No pudo evitar sonreír. Comprendía la frustración de los monos de la noticia. La casa en la que habían vivido sus abuelos estaba en esa misma calle y una tarde cualquiera su prima había tenido la idea de improvisar un puesto en la vereda para vender el jugo de aquellas frutas en las que, llamativamente, nadie parecía interesarse. Habían buscado una escalera; habían bajado quince o veinte naranjas; habían extraído todo el jugo que habían podido valiéndose de un rudimentario exprimidor plástico; se habían colocado delante de la puerta de entrada, detrás de una mesa pequeña: sobre la mesa un mantel, sobre el mantel un puñado de vasos, una cubetera y una jarra colmada por la bebida que recién en ese momento se les ocurrió probar.
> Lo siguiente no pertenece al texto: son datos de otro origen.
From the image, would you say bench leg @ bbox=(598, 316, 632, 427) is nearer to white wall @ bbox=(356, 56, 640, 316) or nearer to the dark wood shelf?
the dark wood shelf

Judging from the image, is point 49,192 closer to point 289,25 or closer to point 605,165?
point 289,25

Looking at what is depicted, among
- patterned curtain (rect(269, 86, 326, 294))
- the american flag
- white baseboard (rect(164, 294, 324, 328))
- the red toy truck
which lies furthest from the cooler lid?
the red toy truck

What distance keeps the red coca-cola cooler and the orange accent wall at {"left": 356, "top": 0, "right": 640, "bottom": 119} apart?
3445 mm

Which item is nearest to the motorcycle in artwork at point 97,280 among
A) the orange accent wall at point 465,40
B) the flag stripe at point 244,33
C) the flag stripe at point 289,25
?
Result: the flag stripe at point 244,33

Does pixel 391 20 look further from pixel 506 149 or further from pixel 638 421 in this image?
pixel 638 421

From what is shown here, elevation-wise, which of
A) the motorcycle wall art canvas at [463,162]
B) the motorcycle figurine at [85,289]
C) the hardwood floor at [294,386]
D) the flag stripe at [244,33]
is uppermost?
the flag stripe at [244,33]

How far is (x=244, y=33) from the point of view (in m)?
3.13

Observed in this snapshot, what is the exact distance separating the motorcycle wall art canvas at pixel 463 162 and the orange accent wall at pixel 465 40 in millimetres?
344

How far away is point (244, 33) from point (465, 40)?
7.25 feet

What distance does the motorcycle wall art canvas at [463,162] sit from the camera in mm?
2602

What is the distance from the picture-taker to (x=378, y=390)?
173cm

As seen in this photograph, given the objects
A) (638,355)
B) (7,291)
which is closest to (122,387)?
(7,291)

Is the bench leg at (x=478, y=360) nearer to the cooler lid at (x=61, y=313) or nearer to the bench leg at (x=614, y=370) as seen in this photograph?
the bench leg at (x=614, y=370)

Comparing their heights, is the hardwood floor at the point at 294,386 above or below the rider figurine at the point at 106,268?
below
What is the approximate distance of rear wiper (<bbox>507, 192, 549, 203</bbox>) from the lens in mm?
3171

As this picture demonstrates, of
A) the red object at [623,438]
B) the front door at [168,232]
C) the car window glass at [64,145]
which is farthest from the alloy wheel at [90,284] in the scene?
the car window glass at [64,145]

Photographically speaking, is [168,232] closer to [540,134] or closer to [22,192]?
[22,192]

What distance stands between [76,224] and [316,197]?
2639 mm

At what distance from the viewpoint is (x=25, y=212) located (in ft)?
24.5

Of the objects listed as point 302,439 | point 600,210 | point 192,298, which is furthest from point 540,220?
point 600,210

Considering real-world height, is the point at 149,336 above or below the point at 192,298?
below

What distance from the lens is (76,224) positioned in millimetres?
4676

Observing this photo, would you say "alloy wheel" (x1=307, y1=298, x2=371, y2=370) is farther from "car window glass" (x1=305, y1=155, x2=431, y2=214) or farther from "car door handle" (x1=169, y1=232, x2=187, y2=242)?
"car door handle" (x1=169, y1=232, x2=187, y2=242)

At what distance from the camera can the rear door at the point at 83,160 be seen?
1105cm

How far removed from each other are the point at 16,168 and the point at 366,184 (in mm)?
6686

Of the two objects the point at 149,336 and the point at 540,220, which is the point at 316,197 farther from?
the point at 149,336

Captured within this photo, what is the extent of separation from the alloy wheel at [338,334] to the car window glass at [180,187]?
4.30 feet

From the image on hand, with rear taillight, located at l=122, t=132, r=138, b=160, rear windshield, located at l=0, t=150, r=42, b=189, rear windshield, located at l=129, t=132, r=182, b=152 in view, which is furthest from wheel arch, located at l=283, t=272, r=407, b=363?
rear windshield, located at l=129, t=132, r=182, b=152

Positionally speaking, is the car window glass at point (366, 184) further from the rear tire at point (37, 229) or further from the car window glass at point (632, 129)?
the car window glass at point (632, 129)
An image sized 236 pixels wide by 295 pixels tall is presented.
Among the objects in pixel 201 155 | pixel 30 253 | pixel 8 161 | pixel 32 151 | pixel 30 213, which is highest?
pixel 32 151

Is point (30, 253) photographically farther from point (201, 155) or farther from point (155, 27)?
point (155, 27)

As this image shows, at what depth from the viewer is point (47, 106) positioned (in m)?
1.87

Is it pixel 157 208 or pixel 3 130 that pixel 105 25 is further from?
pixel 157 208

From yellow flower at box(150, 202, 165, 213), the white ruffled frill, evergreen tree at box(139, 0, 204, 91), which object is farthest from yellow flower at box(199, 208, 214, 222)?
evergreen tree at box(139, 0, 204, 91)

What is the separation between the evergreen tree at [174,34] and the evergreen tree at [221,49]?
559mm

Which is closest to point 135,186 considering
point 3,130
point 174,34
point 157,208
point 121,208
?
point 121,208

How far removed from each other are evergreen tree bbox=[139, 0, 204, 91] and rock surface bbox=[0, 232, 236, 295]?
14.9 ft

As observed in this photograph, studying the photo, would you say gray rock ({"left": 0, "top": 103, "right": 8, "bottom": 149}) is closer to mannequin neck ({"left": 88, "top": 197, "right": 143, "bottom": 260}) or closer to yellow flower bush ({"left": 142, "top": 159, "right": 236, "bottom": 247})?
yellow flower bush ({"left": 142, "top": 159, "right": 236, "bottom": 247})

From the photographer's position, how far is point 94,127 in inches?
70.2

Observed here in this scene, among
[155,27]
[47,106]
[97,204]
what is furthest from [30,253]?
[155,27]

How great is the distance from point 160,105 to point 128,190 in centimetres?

Hubiera querido ser como los monos, tener el valor de arrojar unas cuantas naranjas contra la humanidad de las personas que pasaban y observaban con incredulidad mientras ella escupía y su prima cerraba el ciclo volcando el contenido de la jarra sobre la tierra del mismo naranjo del que habían arrancado las frutas.
De repente era ella la que, transportada por su imaginación, sin perder la sonrisa, viajaba en el interior de un auto que avanzaba lentamente bajo una intensa lluvia de naranjas, a través de una calle sitiada por un ejército de monos. Cada vez que una fruta impactaba sobre el capó, en el techo, contra las puertas; cada vez que una explosión anaranjada imprimía su estampa en los vidrios de las ventanas y el parabrisas, su memoria liberaba una imagen del pasado. ¡PUM! Aquel día en el que, estando de picnic, la mandaron a buscar una bebida al auto y cerró el baúl con la llave adentro. ¡PLAF! La primera noche en su departamento de estudiante, sola por primera vez y a oscuras, metida en la cama y tapada hasta la frente, como si pretendiera combatir la oscuridad aplastante de toda la ciudad comprimiéndola en un hueco debajo de sus sábanas. ¡TUC! Aquella tarde en la que, sentada sobre el cordón de la vereda bajo una lluvia torrencial, luego de haber tocado el timbre con insistencia, esperaba con resignación a que alguien se apiadara y le abriera la puerta. ¿Realmente había llovido o la lluvia era un agregado de su memoria; un símbolo de la tristeza que la embargaba? ¡TUMP! Ese domingo de su infancia en el que, por algún motivo olvidado, o sin más razón que la del propio enojo, se había recluido en su habitación mientras su familia se preparaba para almorzar. El deseo secreto de que notaran su ausencia, la esperanza inconfesa de que algún tío o su abuela fueran a rescatarla y la satisfacción incontenible al oír pasos en el pasillo eran ahogados por el orgullo infantil que la llevaba a negarse, una y otra y otra vez…
Metida en su cama, hizo el ejercicio de taparse hasta la frente y pensó en el sabor amargo del jugo de aquellas naranjas. De no haberlo probado, las vivencias de aquel día hubieran sido condenadas al olvido, o confinadas en el campo difuso en el que una infinidad de sucesos similares se confunden, se entremezclan y se diluyen. Era un rasgo compartido por cada una de las imágenes que la invadieron después: todas ellas remitían a recuerdos felices anclados en su memoria por el peso de un pequeño trago amargo que el paso del tiempo había sabido endulzar.